2.12 Western blot assay
Total protein from the BC cell lines and the transfected MDA-MB-231 and MDA-MB-453 cells was extracted using RIPA lysis buffer (Beyotime, China). After quantification of total protein using the BCA Kit (Beyotime), a total of 30 µg protein sample was loaded onto sodium dodecyl sulfate–polyacrylamide gel electrophoresis (SDS-PAGE) gel and transferred to polyvinylidene fluoride (PVDF) membrane (Millipore, Billerica, MA, USA). After blocking with 5% non-fat dried milk for 2 h, the membranes were incubated with primary antibodies against anti-TMX3 (1:1000, Proteintech Group, Inc, USA), anti-Bax (1:1000, Affinity Biosciences, Jiangsu, China), anti-Bcl-2 (1:1000, Affinity), anti-Cleaved caspase-3 (1:1000, Abcam), anti-E-cadherin (1:1000, Cell Signaling Technology), anti-N-cadherin (1:1000, Affinity), anti-Jagged1 (JAG1, 1:1000, BEIJING BIOSYNTHESIS BIOTECHNOLOGY CO., LTD. China), anti-NOTCH1 (1:1000, Abcam), anti-NOTCH3 (1:1000, Affinity), and anti-β-actin (1:5000, Proteintech) overnight at 4°C. After that, the membranes were treated with HRP-labeled secondary antibody (1:5000, Cell Signaling Technology) for 1h at room temperature. The protein bands were visualized through the enhanced chemiluminescence kit (Beyotime) and analyzed using ImageJ software.

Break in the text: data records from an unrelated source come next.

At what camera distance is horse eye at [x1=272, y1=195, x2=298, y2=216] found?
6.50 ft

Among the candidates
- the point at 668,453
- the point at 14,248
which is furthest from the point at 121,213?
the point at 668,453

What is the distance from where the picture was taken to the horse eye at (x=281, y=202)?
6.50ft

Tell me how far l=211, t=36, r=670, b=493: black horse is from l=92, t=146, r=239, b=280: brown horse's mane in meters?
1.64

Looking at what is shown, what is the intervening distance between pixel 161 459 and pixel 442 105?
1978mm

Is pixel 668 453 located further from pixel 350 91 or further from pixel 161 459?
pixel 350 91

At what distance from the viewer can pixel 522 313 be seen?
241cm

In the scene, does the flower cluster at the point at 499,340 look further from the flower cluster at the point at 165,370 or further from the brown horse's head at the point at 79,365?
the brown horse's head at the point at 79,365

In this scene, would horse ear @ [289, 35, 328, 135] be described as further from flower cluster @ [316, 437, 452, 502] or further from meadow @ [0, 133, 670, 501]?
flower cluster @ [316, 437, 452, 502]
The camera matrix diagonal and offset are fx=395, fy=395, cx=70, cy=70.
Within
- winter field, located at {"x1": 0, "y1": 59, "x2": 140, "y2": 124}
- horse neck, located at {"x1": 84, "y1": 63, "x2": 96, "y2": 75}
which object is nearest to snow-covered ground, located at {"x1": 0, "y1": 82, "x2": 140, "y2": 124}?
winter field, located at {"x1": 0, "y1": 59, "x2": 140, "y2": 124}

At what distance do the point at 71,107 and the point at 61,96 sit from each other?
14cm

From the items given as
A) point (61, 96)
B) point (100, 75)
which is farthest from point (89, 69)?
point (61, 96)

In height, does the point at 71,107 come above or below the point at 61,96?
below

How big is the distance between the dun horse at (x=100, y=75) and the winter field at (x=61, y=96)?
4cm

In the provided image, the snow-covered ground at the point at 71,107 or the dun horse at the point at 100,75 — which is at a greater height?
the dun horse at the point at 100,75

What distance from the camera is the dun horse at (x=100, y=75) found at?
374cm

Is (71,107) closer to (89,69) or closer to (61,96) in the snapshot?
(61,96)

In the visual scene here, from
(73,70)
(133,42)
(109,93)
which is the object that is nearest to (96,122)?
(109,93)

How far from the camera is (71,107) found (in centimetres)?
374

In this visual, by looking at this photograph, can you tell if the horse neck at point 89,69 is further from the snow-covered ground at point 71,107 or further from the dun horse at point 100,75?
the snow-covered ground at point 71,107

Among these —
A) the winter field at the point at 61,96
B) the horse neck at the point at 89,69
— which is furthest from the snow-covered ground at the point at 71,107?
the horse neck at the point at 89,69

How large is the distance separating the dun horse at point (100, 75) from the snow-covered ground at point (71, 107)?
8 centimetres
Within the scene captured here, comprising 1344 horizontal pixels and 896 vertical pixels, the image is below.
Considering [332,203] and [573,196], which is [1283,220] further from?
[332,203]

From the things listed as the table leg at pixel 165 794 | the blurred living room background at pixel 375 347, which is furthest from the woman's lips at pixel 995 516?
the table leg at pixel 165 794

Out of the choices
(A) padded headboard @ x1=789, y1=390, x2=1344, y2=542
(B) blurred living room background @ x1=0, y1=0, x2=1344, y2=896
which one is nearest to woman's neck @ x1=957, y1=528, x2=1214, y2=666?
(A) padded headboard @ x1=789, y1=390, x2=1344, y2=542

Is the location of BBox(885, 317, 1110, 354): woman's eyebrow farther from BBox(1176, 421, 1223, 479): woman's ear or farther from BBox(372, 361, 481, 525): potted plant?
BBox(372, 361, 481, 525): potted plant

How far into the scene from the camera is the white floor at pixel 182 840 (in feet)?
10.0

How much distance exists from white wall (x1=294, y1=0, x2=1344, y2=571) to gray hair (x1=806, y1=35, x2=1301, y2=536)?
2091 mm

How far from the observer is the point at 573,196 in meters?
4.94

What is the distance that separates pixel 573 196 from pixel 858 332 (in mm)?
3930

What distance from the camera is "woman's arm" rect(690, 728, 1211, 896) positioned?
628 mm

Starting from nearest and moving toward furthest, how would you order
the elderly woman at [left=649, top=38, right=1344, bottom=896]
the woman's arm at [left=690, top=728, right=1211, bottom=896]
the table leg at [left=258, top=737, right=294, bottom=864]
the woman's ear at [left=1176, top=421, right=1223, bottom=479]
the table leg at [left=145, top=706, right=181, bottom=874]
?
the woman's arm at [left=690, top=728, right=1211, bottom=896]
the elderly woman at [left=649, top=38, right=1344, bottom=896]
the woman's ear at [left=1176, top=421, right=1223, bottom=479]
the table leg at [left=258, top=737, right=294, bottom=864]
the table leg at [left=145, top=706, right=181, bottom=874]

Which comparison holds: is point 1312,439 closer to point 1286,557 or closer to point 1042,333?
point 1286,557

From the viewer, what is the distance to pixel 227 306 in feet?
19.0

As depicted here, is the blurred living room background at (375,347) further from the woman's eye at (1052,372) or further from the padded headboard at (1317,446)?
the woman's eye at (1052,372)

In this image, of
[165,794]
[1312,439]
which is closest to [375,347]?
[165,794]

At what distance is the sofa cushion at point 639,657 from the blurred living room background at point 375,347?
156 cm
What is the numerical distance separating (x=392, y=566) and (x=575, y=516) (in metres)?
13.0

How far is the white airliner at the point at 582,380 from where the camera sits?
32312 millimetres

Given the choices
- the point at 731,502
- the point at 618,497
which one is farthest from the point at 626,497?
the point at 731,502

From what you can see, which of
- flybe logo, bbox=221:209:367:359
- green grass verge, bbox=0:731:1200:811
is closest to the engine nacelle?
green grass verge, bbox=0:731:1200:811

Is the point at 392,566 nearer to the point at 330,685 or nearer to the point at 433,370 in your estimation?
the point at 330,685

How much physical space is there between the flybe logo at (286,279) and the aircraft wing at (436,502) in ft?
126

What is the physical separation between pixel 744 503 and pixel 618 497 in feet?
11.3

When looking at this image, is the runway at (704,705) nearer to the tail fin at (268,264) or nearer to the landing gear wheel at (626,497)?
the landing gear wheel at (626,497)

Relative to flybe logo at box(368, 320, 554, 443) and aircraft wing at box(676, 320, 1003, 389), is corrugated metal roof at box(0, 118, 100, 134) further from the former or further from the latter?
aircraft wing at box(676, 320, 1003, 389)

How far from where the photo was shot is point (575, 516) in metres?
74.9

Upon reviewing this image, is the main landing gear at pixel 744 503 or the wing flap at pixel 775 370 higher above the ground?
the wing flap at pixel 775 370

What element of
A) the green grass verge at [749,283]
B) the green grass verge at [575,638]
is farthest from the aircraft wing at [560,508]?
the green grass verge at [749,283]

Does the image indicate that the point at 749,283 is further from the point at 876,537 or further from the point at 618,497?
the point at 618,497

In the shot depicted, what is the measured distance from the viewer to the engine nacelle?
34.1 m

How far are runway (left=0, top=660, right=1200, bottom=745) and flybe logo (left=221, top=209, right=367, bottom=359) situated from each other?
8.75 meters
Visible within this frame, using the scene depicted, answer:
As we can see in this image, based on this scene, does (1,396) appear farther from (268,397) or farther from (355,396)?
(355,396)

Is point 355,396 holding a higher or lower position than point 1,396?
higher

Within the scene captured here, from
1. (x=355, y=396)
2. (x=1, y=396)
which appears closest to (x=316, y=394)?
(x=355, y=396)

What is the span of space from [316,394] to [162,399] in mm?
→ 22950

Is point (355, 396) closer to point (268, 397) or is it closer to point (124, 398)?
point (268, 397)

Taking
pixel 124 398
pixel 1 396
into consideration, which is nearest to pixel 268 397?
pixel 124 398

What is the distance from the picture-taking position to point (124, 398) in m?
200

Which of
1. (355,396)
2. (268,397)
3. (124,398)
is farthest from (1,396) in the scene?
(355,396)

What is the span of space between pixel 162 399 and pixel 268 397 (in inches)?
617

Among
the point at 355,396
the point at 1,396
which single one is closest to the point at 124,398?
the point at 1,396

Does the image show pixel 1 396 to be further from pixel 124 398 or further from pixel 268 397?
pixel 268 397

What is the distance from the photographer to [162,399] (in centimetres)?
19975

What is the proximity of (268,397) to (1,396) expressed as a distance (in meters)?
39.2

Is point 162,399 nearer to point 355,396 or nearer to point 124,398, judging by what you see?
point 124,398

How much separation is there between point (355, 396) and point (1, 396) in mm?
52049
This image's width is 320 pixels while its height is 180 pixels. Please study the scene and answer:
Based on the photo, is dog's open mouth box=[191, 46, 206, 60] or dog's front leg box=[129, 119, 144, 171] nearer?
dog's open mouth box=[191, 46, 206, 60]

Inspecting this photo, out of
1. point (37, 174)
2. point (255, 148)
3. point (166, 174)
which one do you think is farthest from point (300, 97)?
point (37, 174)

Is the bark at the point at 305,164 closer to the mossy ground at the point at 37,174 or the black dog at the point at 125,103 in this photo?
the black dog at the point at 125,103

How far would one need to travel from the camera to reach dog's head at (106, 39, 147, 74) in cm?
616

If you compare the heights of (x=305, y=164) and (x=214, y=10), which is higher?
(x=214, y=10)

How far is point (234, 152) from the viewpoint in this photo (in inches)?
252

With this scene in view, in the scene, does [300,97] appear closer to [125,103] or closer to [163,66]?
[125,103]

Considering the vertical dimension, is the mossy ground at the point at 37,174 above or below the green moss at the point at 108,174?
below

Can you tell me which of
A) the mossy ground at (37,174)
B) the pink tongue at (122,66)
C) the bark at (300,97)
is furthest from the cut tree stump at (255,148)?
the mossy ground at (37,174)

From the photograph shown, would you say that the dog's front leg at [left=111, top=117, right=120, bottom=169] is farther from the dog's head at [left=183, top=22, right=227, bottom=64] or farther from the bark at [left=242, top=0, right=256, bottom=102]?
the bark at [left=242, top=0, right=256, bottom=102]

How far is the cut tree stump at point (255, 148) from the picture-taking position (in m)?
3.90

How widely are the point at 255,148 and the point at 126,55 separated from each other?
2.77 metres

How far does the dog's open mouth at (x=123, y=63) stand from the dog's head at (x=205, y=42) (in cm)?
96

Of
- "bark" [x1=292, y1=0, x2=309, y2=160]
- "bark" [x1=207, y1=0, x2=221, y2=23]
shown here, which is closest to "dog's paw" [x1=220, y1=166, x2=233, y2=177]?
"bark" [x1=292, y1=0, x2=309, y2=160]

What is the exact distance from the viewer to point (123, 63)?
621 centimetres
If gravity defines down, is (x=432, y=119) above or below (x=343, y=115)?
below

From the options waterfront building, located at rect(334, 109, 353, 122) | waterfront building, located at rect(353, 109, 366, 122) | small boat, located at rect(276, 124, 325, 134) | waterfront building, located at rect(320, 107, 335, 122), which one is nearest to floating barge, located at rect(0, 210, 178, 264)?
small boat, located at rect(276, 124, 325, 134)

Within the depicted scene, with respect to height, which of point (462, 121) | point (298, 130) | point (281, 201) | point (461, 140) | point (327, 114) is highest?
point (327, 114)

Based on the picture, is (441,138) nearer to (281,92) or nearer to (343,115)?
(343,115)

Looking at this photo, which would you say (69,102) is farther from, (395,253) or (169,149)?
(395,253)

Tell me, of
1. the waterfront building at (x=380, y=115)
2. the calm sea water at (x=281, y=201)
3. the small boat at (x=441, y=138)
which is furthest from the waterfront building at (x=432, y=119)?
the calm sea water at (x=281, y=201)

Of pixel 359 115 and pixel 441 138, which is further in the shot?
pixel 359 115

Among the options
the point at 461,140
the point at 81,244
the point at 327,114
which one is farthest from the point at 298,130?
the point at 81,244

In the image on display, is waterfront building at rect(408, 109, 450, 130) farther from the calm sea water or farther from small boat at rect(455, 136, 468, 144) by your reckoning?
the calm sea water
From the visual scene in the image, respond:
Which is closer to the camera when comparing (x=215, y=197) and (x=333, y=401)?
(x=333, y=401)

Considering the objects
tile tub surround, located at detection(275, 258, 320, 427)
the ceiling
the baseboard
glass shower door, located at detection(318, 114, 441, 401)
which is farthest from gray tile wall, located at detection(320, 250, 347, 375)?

2.13 Xenograft nude mice assay
Male Five-week-old immunodeficient BABL/c nude mice were purchased from the Shanghai SLAC Laboratory Animal Co., Ltd (SCXK (HU) 2017-0005, Shanghai, China) and placed in specific pathogen-free conditions with 50% humidity, a 12 h light/dark cycle and constant temperature of 22 ± 2°C. After an additional week of adaptation, HCT15 cells (~ 1×106) in 100 µL were subcutaneously injected into the right flank of the mouse. After 7 days, the tumor volume was measured every 3 days, and the tumor volume was calculated as follows: V (mm3) = L(length) × W2(width)/2. At the end of the experiment, the mice were sacrificed under excessive inhalation of carbon dioxide, and the tumor tissues were collected, weighed, photographed, and used for immunohistochemical analysis. All experiments and animal care were approved by the Ethics Committee of Zhejiang Eyong Pharmaceutical Research and Development Center (No. ZJEY-20230420-05).
2.14 Immunohistochemical assay
The paraformaldehyde-fixed and paraffin-embedded tumor tissues were made into continuous 4µm pathology sections. After dewaxing, dehydrating, antigen retrieving, and endogenous peroxidase blocking for the sections, the sections were incubated with the indicated primary antibodies for 2h, and then incubated with horseradish peroxidase-linked secondary antibody. After that, visualization was performed by using a 3,3′-diaminobenzidine (DAB, Fuzhou Maixin Biotech. Co., Ltd., China) staining kit followed by counterstaining with hematoxylin. Finally, the images were captured and quantified with Image Pro Plus 6.0 software (Media Cybernetics, Inc.).
2.15 Statistical analysis
All data were presented as mean ± SD. SPSS software 21.0 was used to perform the statistical analyses. Student’s t-test was employed for the comparisons between the two groups, and a P-value < 0.05 was considered statistically significant.